## [Brief]
Print exactly the lines from the one containing "Looking at the scene, which" through the last line of the records below, both included, and nothing else; omit any pictures.

## [Dataset rows]

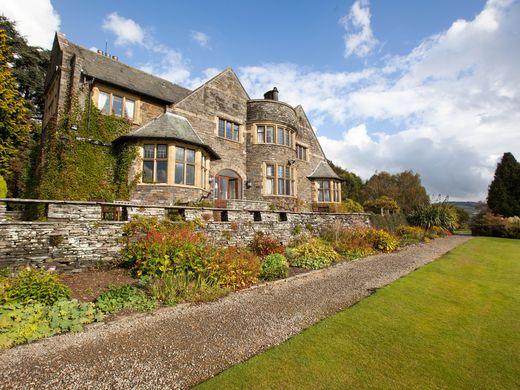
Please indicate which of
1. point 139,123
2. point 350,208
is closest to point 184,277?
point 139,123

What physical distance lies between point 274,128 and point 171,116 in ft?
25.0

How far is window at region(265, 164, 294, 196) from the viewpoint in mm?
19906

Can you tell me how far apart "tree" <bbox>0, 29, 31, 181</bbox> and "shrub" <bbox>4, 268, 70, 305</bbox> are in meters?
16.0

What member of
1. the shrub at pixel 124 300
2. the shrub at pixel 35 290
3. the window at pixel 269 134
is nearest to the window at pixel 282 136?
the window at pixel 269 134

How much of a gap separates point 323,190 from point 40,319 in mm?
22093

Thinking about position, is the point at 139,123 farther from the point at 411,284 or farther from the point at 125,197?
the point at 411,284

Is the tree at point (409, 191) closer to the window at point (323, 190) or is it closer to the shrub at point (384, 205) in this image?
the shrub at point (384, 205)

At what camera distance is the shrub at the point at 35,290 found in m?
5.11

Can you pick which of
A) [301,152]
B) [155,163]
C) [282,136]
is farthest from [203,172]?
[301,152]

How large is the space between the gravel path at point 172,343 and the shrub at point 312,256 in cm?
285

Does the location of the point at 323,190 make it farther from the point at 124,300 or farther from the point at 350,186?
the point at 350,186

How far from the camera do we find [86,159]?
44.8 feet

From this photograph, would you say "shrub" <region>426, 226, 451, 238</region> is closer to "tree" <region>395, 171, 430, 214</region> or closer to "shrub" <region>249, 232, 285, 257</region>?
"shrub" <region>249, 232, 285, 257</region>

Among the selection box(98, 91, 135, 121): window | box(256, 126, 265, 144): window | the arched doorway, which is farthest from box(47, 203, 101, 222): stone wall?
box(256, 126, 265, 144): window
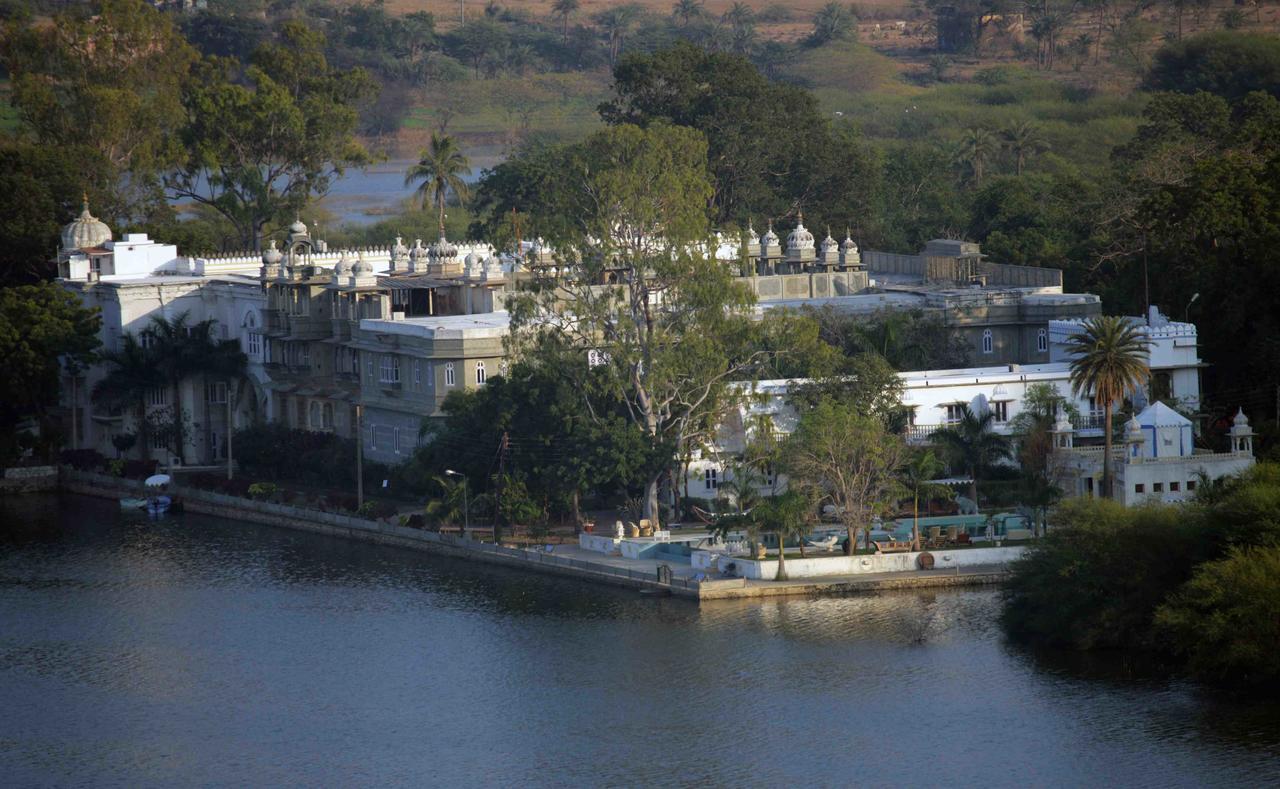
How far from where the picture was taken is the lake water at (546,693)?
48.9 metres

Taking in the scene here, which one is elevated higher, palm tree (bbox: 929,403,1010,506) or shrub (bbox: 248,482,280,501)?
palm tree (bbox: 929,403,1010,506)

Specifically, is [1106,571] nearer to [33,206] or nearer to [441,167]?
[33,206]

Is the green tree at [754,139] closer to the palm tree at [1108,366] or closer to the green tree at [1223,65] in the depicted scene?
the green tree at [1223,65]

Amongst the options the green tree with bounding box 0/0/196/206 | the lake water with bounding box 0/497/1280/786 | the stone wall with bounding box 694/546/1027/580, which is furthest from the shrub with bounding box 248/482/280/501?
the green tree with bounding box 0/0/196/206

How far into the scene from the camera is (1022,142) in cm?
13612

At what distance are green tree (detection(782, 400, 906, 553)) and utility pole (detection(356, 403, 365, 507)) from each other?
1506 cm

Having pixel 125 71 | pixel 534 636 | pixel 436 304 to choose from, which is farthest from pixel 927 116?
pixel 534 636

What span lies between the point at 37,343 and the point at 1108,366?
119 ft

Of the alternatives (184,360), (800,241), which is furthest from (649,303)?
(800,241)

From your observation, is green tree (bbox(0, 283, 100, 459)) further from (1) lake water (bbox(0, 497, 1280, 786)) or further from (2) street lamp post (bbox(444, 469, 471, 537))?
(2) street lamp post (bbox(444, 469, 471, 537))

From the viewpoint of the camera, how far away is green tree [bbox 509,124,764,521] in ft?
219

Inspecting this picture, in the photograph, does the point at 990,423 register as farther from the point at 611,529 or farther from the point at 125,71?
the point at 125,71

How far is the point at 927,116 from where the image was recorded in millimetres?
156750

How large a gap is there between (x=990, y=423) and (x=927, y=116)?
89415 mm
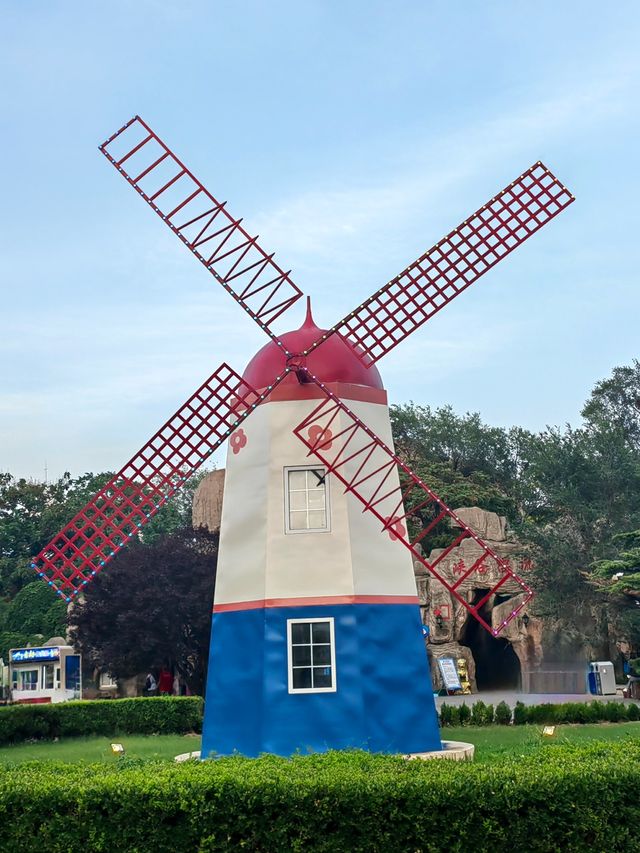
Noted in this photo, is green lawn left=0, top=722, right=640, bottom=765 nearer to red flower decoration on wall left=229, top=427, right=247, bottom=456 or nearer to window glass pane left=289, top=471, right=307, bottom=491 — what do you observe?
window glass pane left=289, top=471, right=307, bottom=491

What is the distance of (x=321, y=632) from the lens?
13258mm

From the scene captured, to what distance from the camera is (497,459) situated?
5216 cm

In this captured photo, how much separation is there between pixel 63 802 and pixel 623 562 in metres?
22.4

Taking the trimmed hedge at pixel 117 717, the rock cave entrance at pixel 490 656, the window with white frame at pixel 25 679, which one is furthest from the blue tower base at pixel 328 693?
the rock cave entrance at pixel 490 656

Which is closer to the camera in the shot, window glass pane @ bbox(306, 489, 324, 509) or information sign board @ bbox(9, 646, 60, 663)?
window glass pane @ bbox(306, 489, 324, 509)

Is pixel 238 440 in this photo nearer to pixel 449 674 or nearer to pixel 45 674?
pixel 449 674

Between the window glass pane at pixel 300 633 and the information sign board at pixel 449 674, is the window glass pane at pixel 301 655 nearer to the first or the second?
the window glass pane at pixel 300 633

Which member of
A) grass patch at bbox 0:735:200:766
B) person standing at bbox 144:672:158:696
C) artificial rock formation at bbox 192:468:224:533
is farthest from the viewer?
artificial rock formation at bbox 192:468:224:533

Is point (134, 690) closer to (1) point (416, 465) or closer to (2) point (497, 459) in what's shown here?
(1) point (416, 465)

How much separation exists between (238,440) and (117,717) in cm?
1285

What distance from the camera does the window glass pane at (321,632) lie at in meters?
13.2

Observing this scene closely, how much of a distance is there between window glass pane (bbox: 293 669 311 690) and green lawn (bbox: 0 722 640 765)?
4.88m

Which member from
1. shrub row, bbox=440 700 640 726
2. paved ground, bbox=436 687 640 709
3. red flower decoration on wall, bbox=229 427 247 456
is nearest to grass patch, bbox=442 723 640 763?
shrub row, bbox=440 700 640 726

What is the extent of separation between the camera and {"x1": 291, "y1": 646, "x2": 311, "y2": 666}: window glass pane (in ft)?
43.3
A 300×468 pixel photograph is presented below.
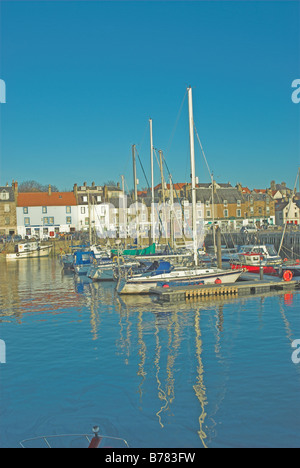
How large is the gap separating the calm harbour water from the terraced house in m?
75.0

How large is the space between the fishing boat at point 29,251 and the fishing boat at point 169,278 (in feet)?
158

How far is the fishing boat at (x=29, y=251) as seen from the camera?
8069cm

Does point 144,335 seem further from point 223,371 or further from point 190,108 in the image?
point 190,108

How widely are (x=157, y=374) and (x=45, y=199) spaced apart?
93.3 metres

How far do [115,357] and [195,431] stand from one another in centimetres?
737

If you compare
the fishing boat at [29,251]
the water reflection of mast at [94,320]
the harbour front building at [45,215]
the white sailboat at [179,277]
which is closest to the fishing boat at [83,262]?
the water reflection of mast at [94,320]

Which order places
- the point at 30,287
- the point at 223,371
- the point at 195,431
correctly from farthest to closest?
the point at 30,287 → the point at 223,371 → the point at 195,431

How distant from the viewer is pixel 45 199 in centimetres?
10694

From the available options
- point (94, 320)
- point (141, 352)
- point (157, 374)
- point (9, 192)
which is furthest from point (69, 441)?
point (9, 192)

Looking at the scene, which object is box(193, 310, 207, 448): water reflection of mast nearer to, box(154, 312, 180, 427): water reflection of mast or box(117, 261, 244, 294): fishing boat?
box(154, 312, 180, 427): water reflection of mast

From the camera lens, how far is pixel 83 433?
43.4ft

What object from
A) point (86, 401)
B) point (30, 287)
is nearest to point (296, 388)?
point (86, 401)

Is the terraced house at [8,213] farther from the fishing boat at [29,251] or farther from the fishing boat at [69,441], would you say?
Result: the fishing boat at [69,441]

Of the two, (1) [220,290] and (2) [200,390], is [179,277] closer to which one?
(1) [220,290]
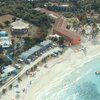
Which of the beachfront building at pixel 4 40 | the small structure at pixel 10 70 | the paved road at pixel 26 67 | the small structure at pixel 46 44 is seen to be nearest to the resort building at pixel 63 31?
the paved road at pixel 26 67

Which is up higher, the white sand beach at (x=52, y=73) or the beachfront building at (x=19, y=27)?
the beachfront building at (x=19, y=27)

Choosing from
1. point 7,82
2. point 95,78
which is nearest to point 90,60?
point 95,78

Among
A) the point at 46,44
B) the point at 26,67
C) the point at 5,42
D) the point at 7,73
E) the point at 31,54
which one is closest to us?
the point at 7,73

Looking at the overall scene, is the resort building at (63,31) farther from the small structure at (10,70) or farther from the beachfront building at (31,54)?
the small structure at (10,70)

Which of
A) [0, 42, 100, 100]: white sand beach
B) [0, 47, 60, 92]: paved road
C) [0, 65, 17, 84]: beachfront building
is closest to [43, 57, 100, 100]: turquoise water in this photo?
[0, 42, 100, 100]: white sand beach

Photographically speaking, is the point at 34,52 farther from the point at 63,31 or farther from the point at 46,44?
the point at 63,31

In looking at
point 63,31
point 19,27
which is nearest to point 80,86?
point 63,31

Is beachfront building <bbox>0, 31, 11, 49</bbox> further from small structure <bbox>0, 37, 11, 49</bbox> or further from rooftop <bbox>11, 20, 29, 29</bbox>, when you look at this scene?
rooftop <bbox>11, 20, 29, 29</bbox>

## [Task answer]
Looking at the scene, which object is box(193, 310, 207, 448): water reflection of mast nearer to, box(154, 312, 180, 427): water reflection of mast or box(117, 261, 244, 294): fishing boat?
box(154, 312, 180, 427): water reflection of mast

From the camera lens, how far is pixel 83 433?
43.4ft

What object from
A) point (86, 401)
B) point (30, 287)
is nearest to point (296, 388)?
point (86, 401)

Is the terraced house at [8,213] farther from the fishing boat at [29,251] or farther from the fishing boat at [69,441], would you say?
Result: the fishing boat at [69,441]

Of the two, (1) [220,290] and (2) [200,390], is [179,277] closer to which one?
(1) [220,290]
Which of the beachfront building at pixel 4 40 | the small structure at pixel 10 70 | the paved road at pixel 26 67 | the small structure at pixel 46 44 is seen to be nearest to the resort building at pixel 63 31?
the paved road at pixel 26 67

Which is up higher, the white sand beach at (x=52, y=73) or the beachfront building at (x=19, y=27)?
the beachfront building at (x=19, y=27)

Choosing from
1. point 7,82
2. point 95,78
which is nearest to point 90,60?
point 95,78

Among
A) the point at 46,44
B) the point at 26,67
C) the point at 5,42
D) the point at 7,73
E) the point at 31,54
which one is closest to us?
the point at 7,73

Looking at the overall scene, is the resort building at (63,31) farther from the small structure at (10,70) or farther from the beachfront building at (31,54)?
the small structure at (10,70)

Which of
A) [0, 42, 100, 100]: white sand beach
B) [0, 47, 60, 92]: paved road
C) [0, 65, 17, 84]: beachfront building
is closest to [43, 57, 100, 100]: turquoise water in this photo?
[0, 42, 100, 100]: white sand beach

Photographically speaking, is the point at 34,52 farther from the point at 63,31 or farther from the point at 46,44?
the point at 63,31

In looking at
point 63,31
point 19,27
which is nearest to point 80,86?
point 63,31

Is beachfront building <bbox>0, 31, 11, 49</bbox> further from small structure <bbox>0, 37, 11, 49</bbox> or further from rooftop <bbox>11, 20, 29, 29</bbox>, when you look at this scene?
rooftop <bbox>11, 20, 29, 29</bbox>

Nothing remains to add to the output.